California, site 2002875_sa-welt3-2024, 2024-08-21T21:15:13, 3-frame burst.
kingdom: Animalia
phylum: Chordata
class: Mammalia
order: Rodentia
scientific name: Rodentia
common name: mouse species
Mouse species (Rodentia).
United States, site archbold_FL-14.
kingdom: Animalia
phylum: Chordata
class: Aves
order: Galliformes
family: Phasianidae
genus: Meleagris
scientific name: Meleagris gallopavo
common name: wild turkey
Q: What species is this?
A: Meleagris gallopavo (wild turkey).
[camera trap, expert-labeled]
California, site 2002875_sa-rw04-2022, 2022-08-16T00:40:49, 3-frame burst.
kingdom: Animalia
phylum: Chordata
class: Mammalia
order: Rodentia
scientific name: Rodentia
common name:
________________________
— Your goal —
The output should be the entire listing, exactly as it is.

— Expected output —
California, site 2002875_sa-welt3-2024, 2024-08-21T21:15:13, 3-frame burst.
kingdom: Animalia
phylum: Chordata
class: Mammalia
order: Rodentia
scientific name: Rodentia
common name: mouse species
Mouse species (Rodentia).
United States, site archbold_FL-14.
kingdom: Animalia
phylum: Chordata
class: Aves
order: Galliformes
family: Phasianidae
genus: Meleagris
scientific name: Meleagris gallopavo
common name: wild turkey
Q: What species is this?
A: Meleagris gallopavo (wild turkey).
[camera trap, expert-labeled]
California, site 2002875_sa-rw04-2022, 2022-08-16T00:40:49, 3-frame burst.
kingdom: Animalia
phylum: Chordata
class: Mammalia
order: Rodentia
scientific name: Rodentia
common name:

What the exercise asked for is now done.